Stored data entries
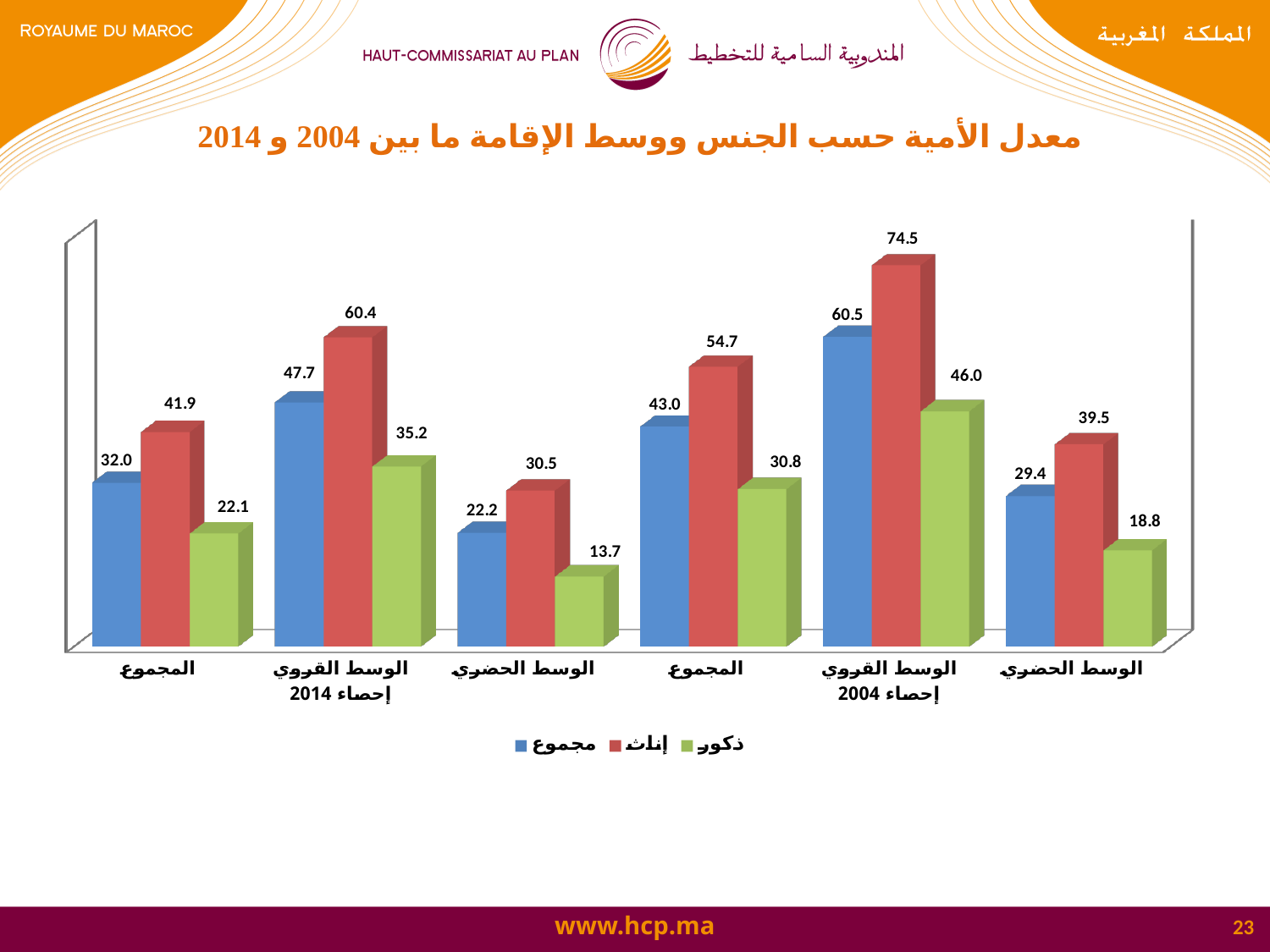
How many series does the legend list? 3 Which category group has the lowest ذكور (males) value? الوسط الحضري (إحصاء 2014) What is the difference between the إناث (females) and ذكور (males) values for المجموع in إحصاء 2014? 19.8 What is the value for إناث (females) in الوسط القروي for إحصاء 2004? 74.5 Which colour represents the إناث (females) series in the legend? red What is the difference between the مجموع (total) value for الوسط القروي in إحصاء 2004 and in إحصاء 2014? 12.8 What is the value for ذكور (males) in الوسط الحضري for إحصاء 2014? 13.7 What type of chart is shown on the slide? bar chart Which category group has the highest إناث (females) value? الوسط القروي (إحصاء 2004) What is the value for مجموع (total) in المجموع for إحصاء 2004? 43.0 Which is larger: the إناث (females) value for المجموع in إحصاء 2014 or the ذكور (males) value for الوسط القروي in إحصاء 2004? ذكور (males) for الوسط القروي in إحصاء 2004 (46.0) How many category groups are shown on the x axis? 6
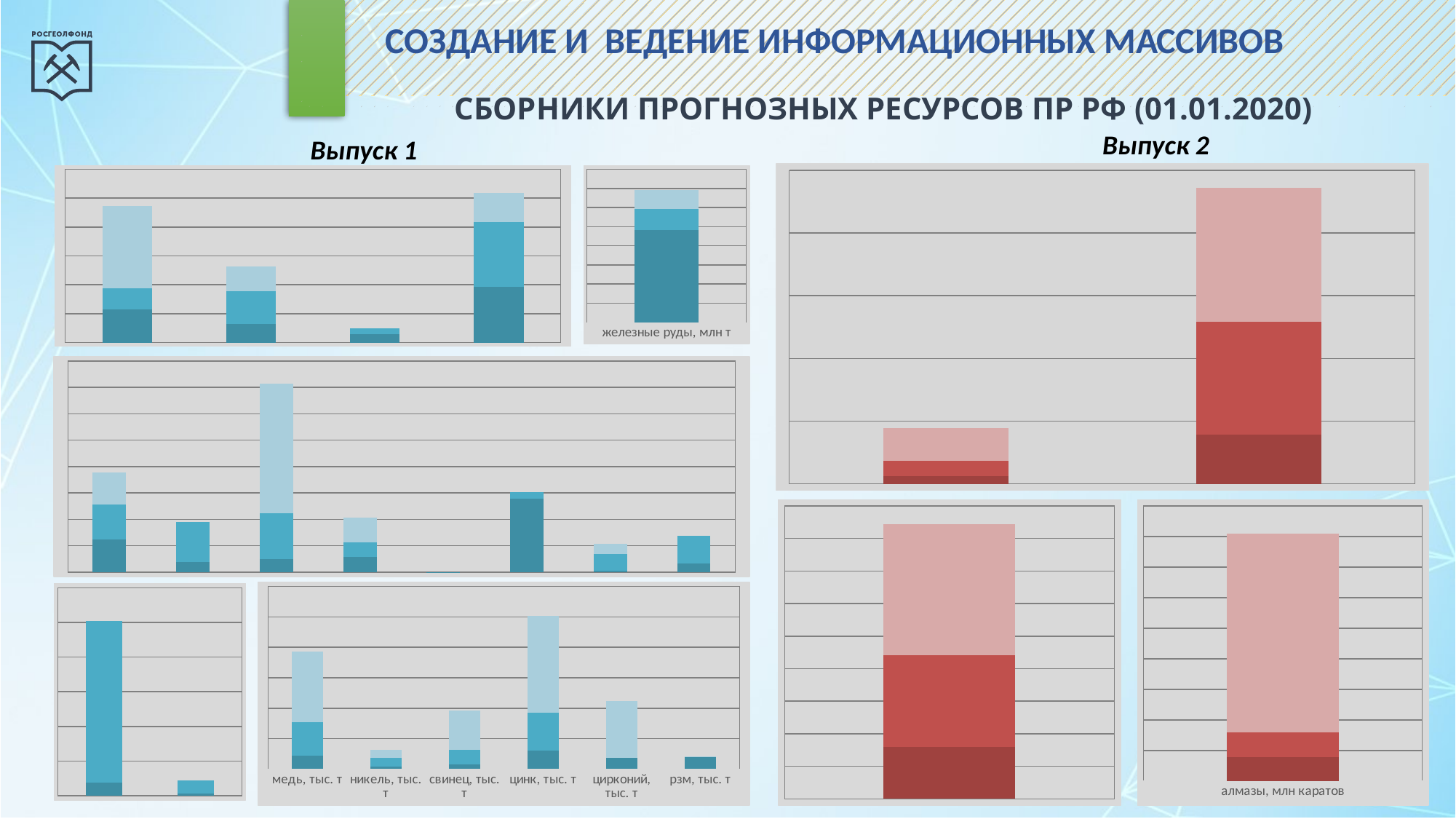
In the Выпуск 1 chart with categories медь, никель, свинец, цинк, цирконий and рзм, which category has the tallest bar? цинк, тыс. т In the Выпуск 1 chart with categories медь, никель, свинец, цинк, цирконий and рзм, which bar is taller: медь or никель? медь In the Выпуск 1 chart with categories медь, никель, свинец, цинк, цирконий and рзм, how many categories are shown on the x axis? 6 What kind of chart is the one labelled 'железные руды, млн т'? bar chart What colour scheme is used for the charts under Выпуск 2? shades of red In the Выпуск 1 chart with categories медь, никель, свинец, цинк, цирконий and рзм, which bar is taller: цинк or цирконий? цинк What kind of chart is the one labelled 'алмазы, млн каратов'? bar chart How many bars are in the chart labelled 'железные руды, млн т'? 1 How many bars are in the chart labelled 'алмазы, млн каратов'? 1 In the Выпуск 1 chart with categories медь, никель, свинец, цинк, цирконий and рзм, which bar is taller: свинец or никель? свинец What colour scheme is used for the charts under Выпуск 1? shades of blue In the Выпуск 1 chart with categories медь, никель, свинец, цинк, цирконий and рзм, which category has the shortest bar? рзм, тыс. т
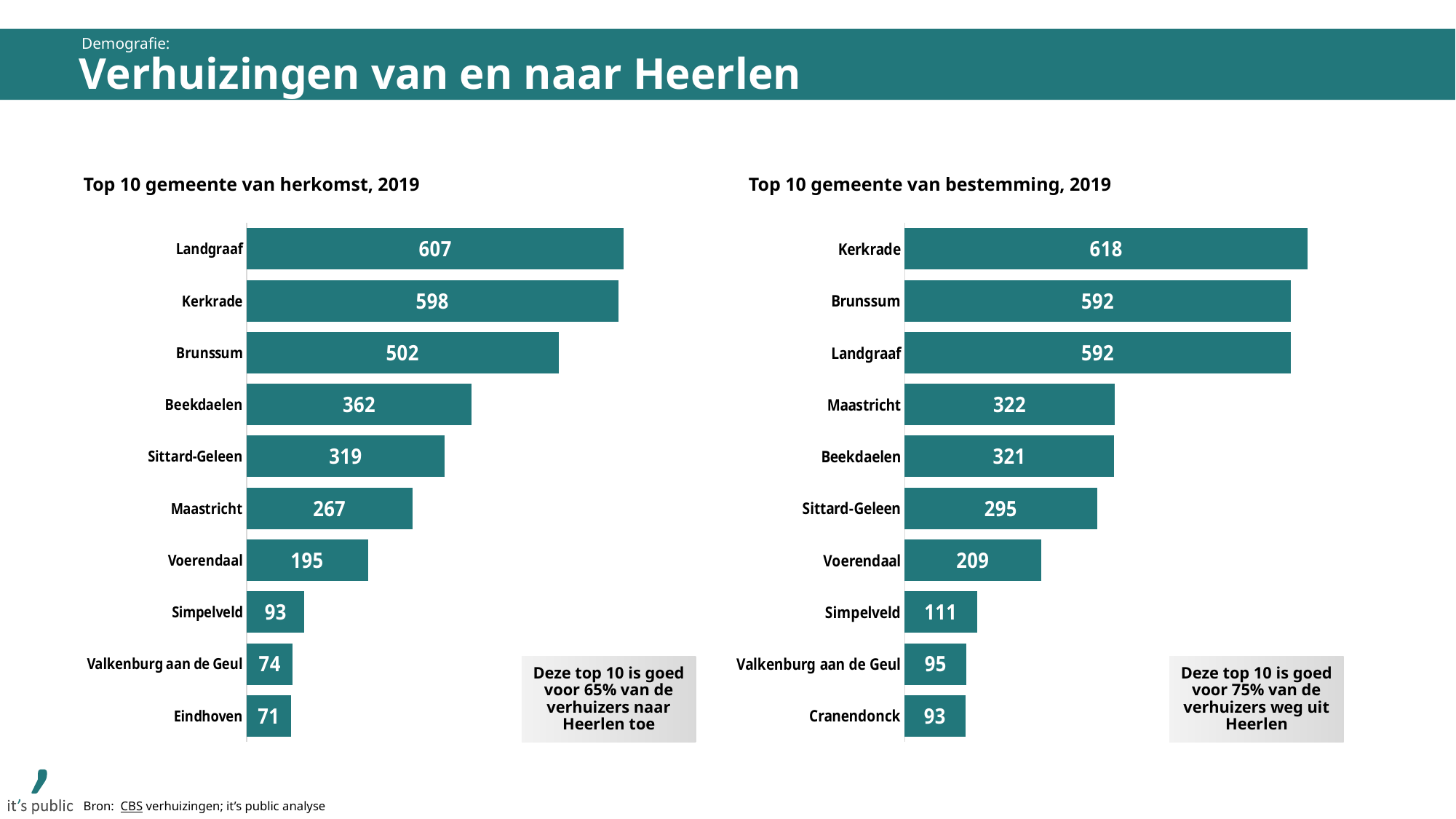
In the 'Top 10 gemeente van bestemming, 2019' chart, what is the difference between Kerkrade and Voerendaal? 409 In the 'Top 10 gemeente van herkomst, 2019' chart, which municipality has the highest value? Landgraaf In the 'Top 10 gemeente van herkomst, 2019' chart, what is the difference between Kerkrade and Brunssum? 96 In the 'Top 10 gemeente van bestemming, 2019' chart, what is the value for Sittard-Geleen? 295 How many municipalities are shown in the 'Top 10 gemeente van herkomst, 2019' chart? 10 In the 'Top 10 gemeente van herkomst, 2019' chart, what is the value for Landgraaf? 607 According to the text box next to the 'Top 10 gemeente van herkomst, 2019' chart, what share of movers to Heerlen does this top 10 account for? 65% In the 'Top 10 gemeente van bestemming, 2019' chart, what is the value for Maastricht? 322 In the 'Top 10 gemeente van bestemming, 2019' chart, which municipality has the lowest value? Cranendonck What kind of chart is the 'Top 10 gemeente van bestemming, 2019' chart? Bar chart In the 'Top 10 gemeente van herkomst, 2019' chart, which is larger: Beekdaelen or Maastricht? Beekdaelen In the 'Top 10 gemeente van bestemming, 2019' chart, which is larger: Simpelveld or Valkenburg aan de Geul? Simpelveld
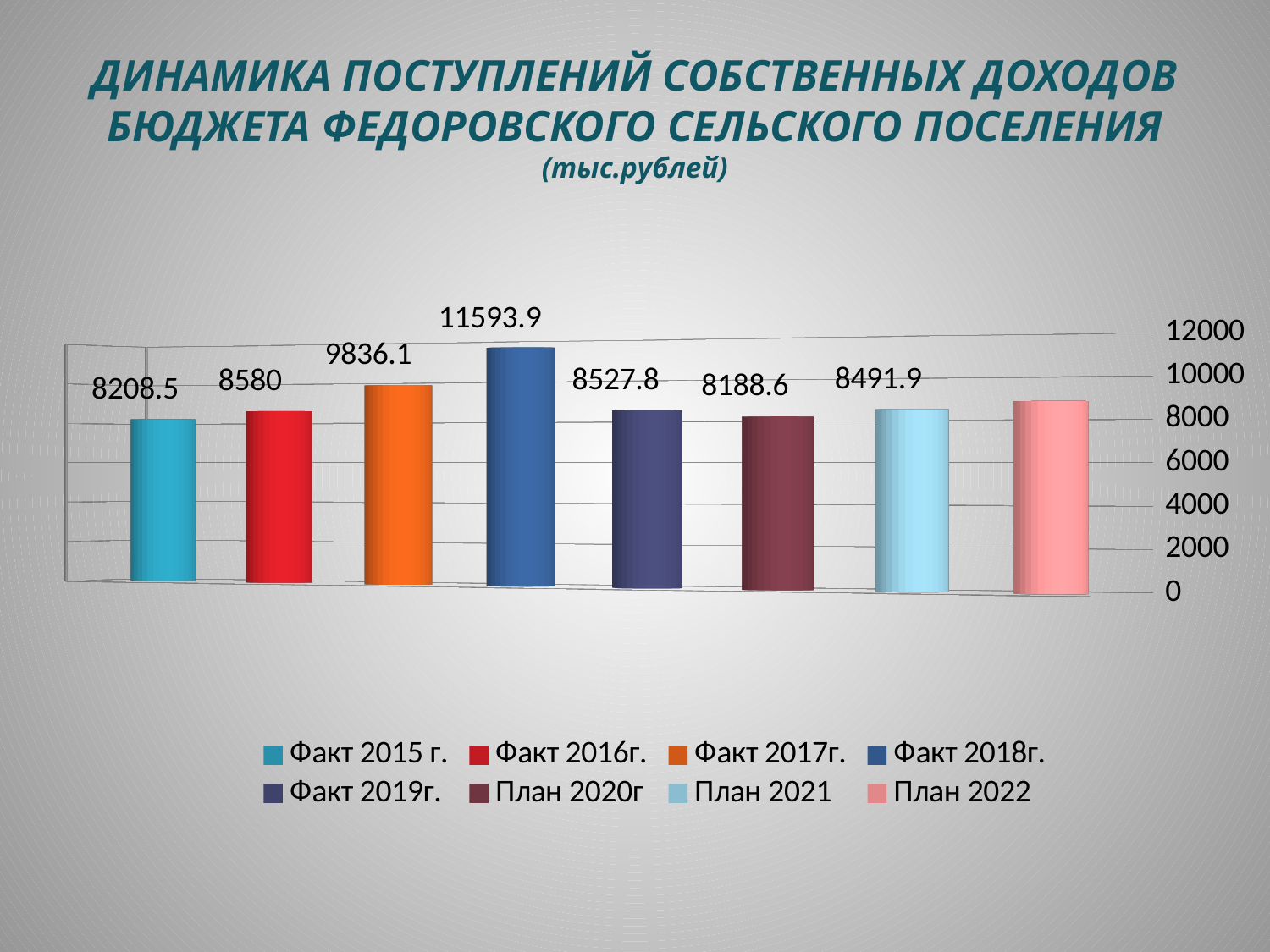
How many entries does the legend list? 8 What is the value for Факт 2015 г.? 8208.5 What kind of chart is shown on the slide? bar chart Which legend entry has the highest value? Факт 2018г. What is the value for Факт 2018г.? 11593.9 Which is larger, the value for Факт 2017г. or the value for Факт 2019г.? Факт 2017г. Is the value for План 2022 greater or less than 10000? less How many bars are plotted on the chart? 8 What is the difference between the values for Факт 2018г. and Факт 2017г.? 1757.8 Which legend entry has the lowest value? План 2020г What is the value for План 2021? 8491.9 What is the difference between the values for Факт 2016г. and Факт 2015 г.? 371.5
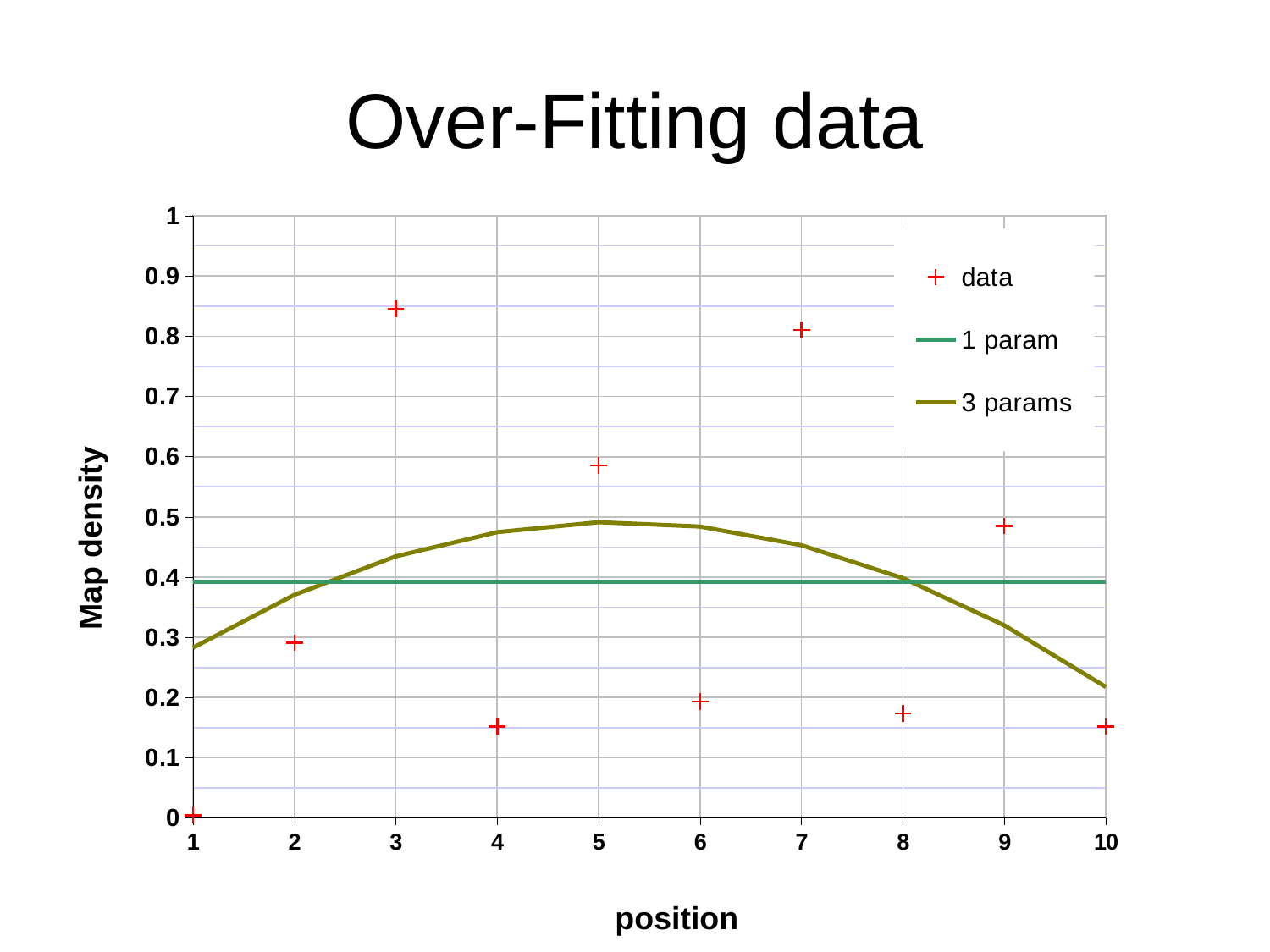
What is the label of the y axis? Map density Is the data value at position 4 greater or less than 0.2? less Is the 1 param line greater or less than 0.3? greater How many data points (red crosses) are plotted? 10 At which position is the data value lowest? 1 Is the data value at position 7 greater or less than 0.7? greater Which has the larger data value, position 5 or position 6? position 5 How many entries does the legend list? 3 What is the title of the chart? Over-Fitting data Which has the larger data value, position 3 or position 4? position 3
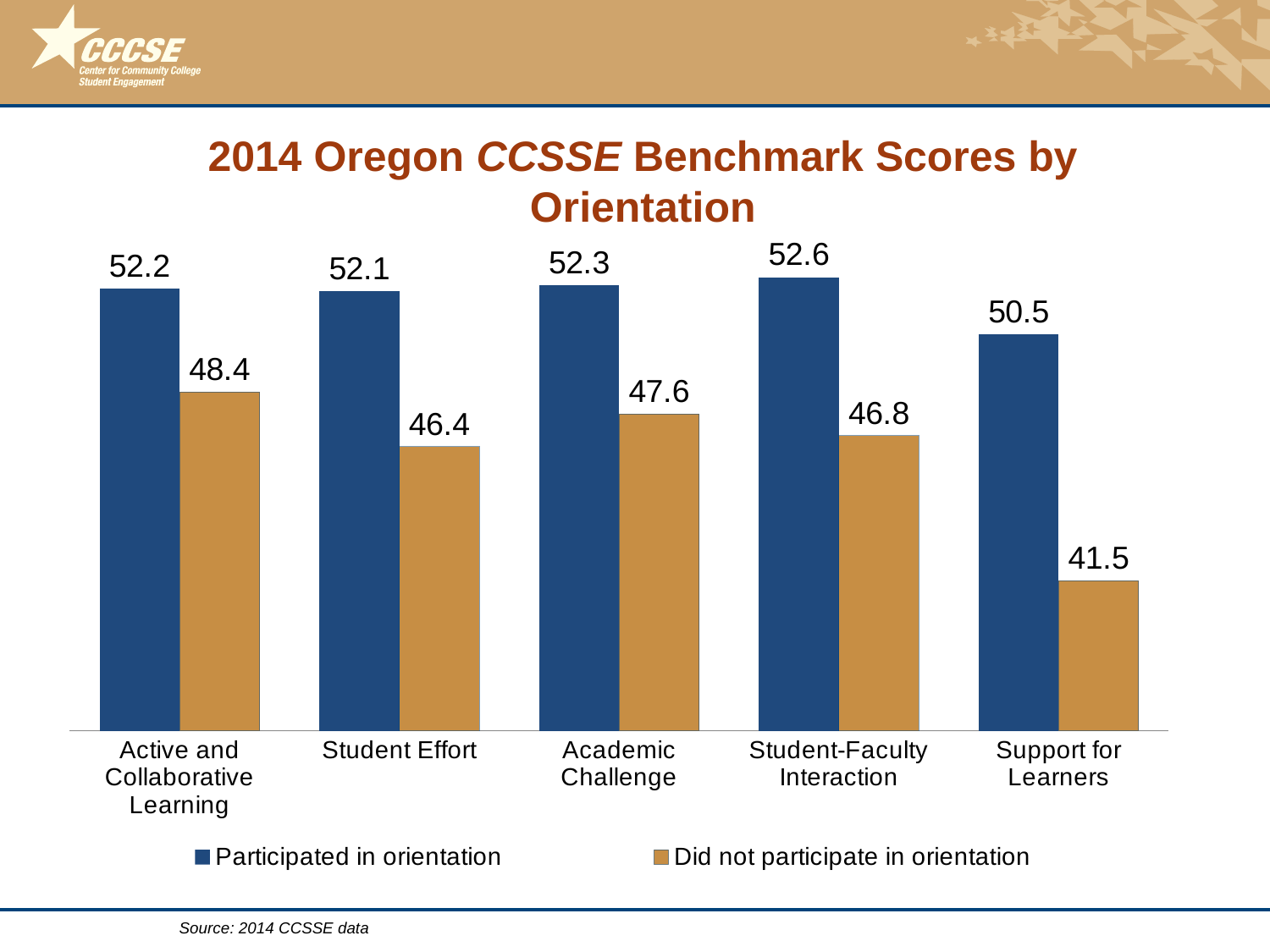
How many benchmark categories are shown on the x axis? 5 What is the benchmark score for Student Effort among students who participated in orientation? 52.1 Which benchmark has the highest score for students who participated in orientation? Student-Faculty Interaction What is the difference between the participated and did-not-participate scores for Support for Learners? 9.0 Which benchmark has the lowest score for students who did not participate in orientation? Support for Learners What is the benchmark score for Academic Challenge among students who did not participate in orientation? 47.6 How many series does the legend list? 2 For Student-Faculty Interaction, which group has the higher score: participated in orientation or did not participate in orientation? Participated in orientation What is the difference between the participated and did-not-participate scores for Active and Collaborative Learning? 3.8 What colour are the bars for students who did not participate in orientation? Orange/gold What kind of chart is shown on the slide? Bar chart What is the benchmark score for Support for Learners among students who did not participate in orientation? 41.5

(Brief):
Output the items word for word, starting at the line that contains "How many entries does the legend list? 8" and stopping after the line that contains "What is the label". Omit the pictures.

(Result of this exercise):
How many entries does the legend list? 8 What is the value for Факт 2015 г.? 8208.5 What kind of chart is shown on the slide? bar chart Which legend entry has the highest value? Факт 2018г. What is the value for Факт 2018г.? 11593.9 Which is larger, the value for Факт 2017г. or the value for Факт 2019г.? Факт 2017г. Is the value for План 2022 greater or less than 10000? less How many bars are plotted on the chart? 8 What is the difference between the values for Факт 2018г. and Факт 2017г.? 1757.8 Which legend entry has the lowest value? План 2020г What is the value for План 2021? 8491.9 What is the difference between the values for Факт 2016г. and Факт 2015 г.? 371.5
What is the label of the y axis? Map density Is the data value at position 4 greater or less than 0.2? less Is the 1 param line greater or less than 0.3? greater How many data points (red crosses) are plotted? 10 At which position is the data value lowest? 1 Is the data value at position 7 greater or less than 0.7? greater Which has the larger data value, position 5 or position 6? position 5 How many entries does the legend list? 3 What is the title of the chart? Over-Fitting data Which has the larger data value, position 3 or position 4? position 3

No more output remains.